While Brockley works to keep trees alive, we also understand the need for them in your home’s wood-burning stove or fireplace. What firewood should you be burning as fuel during winter? What you choose can make a big difference because not all trees burn the same, and not all wood is ready to burn!
What Makes Good Firewood?
Good firewood should both be seasoned and have a high BTU rating. BTU stands for “British thermal unit,” and this is the amount of energy required to heat one pound of liquid water by one degree Fahrenheit. It’s a common way of measuring heat output, and the higher the BTUs, the more heat you’ll get from the firewood. Seasoning the wood increased the BTUs; green, moisture-heavy wood has lower BTUs generated by the fire because the heat expends more energy evaporating the moisture.
Speaking of seasoning, the condition of the firewood is also important. Seasoned wood has a moisture content of 20% or less; to ensure this, you should cut, split and pile the firewood for at least a year before burning. Once it has been seasoned, the wood will produce more heat and less smoke and creosote build-up in the chimney. The fire in unseasoned wood has to work harder to evaporate the internal moisture, making it more difficult to light and producing more smoke when it does go up.
Top Ten Firewood Choices
Certain trees produce better-seasoned firewood that will have higher BTUs than others. Here are the top ten firewood choices for this winter, whether for your wood stove or on the hearth from the Ontario Woodlot Association:
- Rock Elm – 32.0
- Shagbark Hickory – 30.6
- White Oak – 30.6
- Sugar Maple – 29.0
- Beech – 27.8
- Red Oak – 27.3
- Yellow Birch – 26.2
- White Ash – 25.0
- White Elm – 24.5
- Red Maple – 24.0
Some of these are harder to find than others because of growth patterns across Ontario. For example, you’re more likely to find White Oak and Sugar Maple firewood in the London area than Rock Elm or Shagbark Hickory.

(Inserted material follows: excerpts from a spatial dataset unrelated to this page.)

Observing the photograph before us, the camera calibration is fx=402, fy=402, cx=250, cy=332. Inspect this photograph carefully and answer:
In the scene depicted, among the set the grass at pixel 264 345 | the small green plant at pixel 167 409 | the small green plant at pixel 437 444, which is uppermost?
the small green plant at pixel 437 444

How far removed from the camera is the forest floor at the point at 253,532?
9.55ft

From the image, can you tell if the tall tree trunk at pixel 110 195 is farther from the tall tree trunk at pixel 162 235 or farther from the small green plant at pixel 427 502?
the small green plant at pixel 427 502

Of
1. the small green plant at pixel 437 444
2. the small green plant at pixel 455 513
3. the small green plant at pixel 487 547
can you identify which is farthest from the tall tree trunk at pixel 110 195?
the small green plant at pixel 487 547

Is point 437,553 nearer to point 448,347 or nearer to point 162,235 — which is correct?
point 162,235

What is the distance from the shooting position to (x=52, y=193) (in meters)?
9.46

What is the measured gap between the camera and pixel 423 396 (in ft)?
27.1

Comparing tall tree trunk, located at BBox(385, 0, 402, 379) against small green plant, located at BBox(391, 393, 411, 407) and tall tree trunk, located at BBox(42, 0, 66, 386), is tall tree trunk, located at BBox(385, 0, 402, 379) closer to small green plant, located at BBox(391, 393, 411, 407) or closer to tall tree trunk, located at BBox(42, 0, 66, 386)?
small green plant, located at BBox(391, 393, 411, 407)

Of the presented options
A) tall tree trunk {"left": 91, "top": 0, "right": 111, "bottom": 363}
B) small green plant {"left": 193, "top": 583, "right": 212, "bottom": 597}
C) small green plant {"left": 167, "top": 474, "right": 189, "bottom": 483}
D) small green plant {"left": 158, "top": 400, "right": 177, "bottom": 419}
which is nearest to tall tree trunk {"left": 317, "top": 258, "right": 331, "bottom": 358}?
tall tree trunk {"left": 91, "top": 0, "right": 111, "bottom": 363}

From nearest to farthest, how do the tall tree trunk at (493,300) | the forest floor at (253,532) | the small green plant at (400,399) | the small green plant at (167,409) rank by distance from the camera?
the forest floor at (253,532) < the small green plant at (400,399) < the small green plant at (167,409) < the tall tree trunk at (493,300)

Other woods are easier to ignite. White Oak, for example, requires a lot of kindling to get going, but will burn slowly and generate more heat; Yellow Birch, by contrast, ignites and burns quickly. It’s not always the case that the higher the BTUs, the slower the burn; Sugar Maple will burn slower than White Oak, but give off less heat.
Hardwood Versus Softwood
You might notice that the previous list is all hardwood trees. These are better for burning because softwoods like pine don’t give off heat as efficiently and leave more residue behind. Burning softwood can increase the buildup of dangerous creosote in the chimney, forcing you to clean it more frequently.
Softwoods are also less efficient. While a pound of dense hardwood has roughly the same amount of energy as a pound of light softwood, wood density makes the pound of hardwood smaller. A full cord of the more dense hardwood will have more energy than a cord of less dense softwood, making hardwood more efficient for storing and burning.